# [Input records]
§
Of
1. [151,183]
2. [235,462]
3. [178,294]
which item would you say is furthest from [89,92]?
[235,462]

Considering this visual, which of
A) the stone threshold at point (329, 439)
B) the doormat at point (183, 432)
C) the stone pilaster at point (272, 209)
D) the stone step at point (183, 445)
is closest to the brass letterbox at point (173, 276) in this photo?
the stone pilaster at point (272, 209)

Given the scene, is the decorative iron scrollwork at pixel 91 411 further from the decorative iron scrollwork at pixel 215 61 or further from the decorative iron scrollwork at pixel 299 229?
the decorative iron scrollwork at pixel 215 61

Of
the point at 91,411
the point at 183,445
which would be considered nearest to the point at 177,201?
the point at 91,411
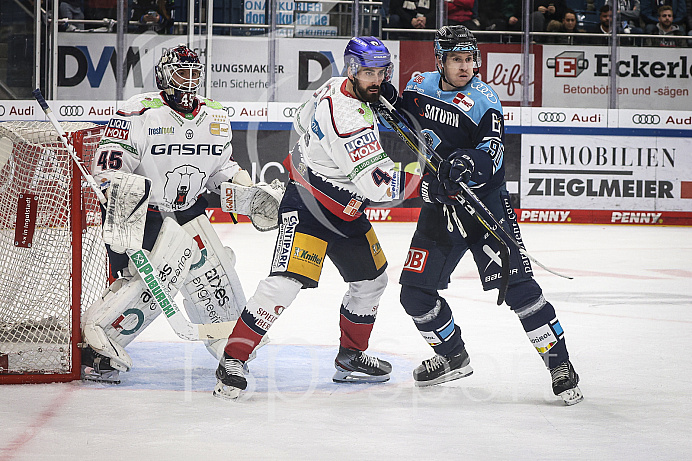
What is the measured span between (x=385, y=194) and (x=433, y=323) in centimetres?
59

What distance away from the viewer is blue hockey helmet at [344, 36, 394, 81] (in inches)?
112

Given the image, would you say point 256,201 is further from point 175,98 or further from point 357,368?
point 357,368

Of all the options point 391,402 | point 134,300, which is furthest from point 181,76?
point 391,402

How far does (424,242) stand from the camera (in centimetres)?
308

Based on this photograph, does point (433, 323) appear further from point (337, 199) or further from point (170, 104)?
point (170, 104)

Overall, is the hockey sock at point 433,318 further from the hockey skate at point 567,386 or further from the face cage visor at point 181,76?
the face cage visor at point 181,76

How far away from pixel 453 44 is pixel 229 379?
1.31 metres

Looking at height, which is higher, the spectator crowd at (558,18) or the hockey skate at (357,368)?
the spectator crowd at (558,18)

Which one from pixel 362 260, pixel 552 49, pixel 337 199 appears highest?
pixel 552 49

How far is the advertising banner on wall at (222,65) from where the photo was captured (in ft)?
28.1

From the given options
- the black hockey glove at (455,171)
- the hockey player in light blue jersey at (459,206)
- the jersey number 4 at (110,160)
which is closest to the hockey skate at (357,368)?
the hockey player in light blue jersey at (459,206)

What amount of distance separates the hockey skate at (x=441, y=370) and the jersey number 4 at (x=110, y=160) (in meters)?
1.28

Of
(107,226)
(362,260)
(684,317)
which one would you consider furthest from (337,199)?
(684,317)

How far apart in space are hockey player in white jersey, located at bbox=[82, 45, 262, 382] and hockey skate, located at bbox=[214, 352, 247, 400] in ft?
1.21
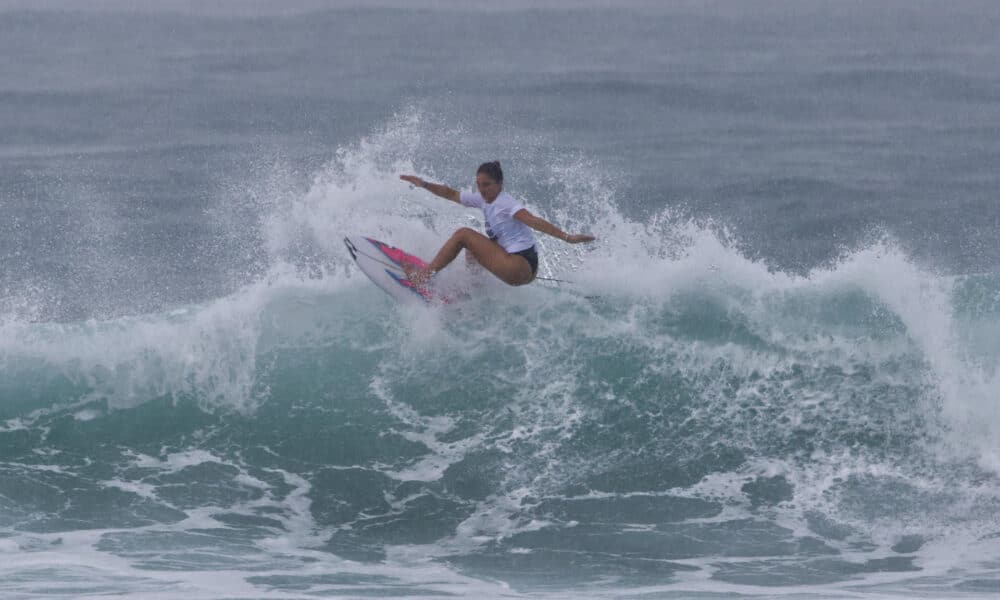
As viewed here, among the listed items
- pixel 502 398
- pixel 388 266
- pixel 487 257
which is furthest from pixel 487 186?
pixel 502 398

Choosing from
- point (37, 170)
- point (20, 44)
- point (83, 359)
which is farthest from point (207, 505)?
point (20, 44)

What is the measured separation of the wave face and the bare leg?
819 millimetres

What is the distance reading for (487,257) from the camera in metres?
12.0

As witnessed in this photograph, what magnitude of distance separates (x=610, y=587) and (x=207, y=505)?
3.94m

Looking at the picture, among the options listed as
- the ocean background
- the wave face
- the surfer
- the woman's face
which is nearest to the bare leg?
the surfer

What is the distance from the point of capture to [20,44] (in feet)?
127

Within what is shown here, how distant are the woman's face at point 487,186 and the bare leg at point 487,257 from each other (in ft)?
1.53

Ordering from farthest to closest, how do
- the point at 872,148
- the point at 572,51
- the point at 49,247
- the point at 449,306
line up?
the point at 572,51
the point at 872,148
the point at 49,247
the point at 449,306

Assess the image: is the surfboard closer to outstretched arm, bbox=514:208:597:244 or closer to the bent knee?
the bent knee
§
# [What is needed]
Extract the entries in full, exactly as they are, minus the pictures.

# [Exercise answer]
Of
1. [151,183]
2. [235,462]
3. [178,294]
which item would you say is furthest from [89,92]?
[235,462]

Considering this visual, which of
A) the stone threshold at point (329, 439)
B) the doormat at point (183, 432)
C) the stone pilaster at point (272, 209)
D) the stone step at point (183, 445)
is closest to the brass letterbox at point (173, 276) in this photo?
the stone pilaster at point (272, 209)

Given the scene, is the decorative iron scrollwork at pixel 91 411 further from the decorative iron scrollwork at pixel 215 61 or further from the decorative iron scrollwork at pixel 299 229?
the decorative iron scrollwork at pixel 215 61

Of
the point at 91,411
the point at 183,445
which would be considered nearest to the point at 177,201?
the point at 91,411
What is the measured span between (x=385, y=194) and (x=433, y=323) in centimetres?
59

What distance away from the viewer is blue hockey helmet at [344, 36, 394, 81] (in inches)?
112

Given the image, would you say point 256,201 is further from point 175,98 or further from point 357,368?
point 357,368

Of all the options point 391,402 | point 134,300, which is furthest from point 181,76?
point 391,402

How far does (424,242) stand from the camera (in centimetres)?
308

Based on this photograph, does point (433, 323) appear further from point (337, 199) or further from point (170, 104)?
point (170, 104)

Overall, is the hockey sock at point 433,318 further from the hockey skate at point 567,386 or further from the face cage visor at point 181,76?
the face cage visor at point 181,76

How far away from pixel 453 44 is pixel 229 379?
1.31 metres

Looking at height, which is higher, the spectator crowd at (558,18) or the hockey skate at (357,368)?
the spectator crowd at (558,18)

Which one from pixel 362 260, pixel 552 49, pixel 337 199 appears highest?
pixel 552 49

How far is the advertising banner on wall at (222,65) from where the photo was captured (in ft)?
28.1

From the given options
- the black hockey glove at (455,171)
- the hockey player in light blue jersey at (459,206)
- the jersey number 4 at (110,160)
which is closest to the hockey skate at (357,368)?
the hockey player in light blue jersey at (459,206)

What amount of distance separates the hockey skate at (x=441, y=370) and the jersey number 4 at (x=110, y=160) (in meters)?
1.28

Of
(107,226)
(362,260)
(684,317)
which one would you consider furthest from (337,199)?
(684,317)

How far apart in space are hockey player in white jersey, located at bbox=[82, 45, 262, 382] and hockey skate, located at bbox=[214, 352, 247, 400] in ft?
1.21
As viewed here, among the listed items
- pixel 502 398
- pixel 388 266
- pixel 487 257
which is furthest from pixel 487 186?
pixel 502 398

Choosing from
- point (37, 170)
- point (20, 44)
- point (83, 359)
which is farthest from point (207, 505)?
point (20, 44)

What is the measured separation of the wave face and the bare leg?
819 millimetres

What is the distance reading for (487,257) from the camera in metres?
12.0

As witnessed in this photograph, what magnitude of distance separates (x=610, y=587) and (x=207, y=505)?
3.94m

Looking at the picture, among the options listed as
- the ocean background
- the wave face
- the surfer
- the woman's face
which is nearest to the bare leg?
the surfer

What is the distance from the point of capture to [20,44] (in feet)?
127

Within what is shown here, how distant are the woman's face at point 487,186 and the bare leg at point 487,257 from each other (in ft)?
1.53

Ordering from farthest to closest, how do
- the point at 872,148
- the point at 572,51
- the point at 49,247
- the point at 449,306
line up?
the point at 572,51
the point at 872,148
the point at 49,247
the point at 449,306

Assess the image: is the surfboard closer to outstretched arm, bbox=514:208:597:244 or closer to the bent knee?
the bent knee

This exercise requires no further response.